** Entries provided follows **

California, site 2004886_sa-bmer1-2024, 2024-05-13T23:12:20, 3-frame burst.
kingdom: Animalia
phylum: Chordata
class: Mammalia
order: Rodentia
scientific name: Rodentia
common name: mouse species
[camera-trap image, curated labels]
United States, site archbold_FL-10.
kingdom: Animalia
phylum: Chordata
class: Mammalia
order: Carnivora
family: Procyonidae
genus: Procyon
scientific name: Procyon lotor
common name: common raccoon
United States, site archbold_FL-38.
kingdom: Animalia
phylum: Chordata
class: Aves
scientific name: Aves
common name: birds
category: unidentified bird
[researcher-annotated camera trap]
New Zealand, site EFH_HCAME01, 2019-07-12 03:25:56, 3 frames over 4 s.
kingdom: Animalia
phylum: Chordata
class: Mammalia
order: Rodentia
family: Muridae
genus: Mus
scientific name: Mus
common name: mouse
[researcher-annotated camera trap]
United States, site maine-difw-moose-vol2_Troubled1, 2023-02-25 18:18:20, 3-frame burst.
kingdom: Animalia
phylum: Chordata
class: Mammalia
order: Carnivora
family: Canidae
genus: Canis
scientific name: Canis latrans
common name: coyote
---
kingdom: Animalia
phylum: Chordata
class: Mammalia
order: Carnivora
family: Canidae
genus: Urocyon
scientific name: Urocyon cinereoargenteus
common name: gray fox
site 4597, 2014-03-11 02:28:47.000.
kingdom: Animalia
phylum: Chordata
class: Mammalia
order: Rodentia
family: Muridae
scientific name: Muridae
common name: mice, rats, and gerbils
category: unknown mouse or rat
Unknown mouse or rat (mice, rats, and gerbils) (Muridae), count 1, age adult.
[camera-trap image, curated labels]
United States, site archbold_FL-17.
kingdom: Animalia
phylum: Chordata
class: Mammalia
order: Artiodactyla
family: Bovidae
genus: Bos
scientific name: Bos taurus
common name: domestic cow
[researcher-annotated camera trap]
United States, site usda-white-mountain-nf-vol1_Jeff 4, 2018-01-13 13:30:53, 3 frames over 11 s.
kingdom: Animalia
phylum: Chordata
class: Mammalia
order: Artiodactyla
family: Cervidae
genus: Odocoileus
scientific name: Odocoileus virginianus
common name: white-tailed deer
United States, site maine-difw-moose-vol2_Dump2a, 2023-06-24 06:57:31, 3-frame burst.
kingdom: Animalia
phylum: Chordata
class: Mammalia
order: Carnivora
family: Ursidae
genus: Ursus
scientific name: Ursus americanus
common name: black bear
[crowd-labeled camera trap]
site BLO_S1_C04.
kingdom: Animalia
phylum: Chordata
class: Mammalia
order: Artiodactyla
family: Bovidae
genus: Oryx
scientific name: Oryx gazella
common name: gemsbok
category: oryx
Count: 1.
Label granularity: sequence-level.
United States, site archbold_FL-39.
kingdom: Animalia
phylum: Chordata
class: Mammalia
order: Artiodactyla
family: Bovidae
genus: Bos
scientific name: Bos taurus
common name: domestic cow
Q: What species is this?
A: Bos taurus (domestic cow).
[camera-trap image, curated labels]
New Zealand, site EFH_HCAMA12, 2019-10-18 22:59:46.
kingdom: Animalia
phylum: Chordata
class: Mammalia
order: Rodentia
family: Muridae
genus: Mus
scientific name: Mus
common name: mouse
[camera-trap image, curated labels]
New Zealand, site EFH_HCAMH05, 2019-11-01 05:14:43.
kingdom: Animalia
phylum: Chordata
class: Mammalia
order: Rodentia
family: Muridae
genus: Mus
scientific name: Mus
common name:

** End of Entries provided **

* Action item:
The lines above from the one containing "family: Procyonidae" through the one containing "scientific name: Canis latrans" are to be set down exactly, and no others.

* Exercise solution:
family: Procyonidae
genus: Procyon
scientific name: Procyon lotor
common name: common raccoon
United States, site archbold_FL-38.
kingdom: Animalia
phylum: Chordata
class: Aves
scientific name: Aves
common name: birds
category: unidentified bird
[researcher-annotated camera trap]
New Zealand, site EFH_HCAME01, 2019-07-12 03:25:56, 3 frames over 4 s.
kingdom: Animalia
phylum: Chordata
class: Mammalia
order: Rodentia
family: Muridae
genus: Mus
scientific name: Mus
common name: mouse
[researcher-annotated camera trap]
United States, site maine-difw-moose-vol2_Troubled1, 2023-02-25 18:18:20, 3-frame burst.
kingdom: Animalia
phylum: Chordata
class: Mammalia
order: Carnivora
family: Canidae
genus: Canis
scientific name: Canis latrans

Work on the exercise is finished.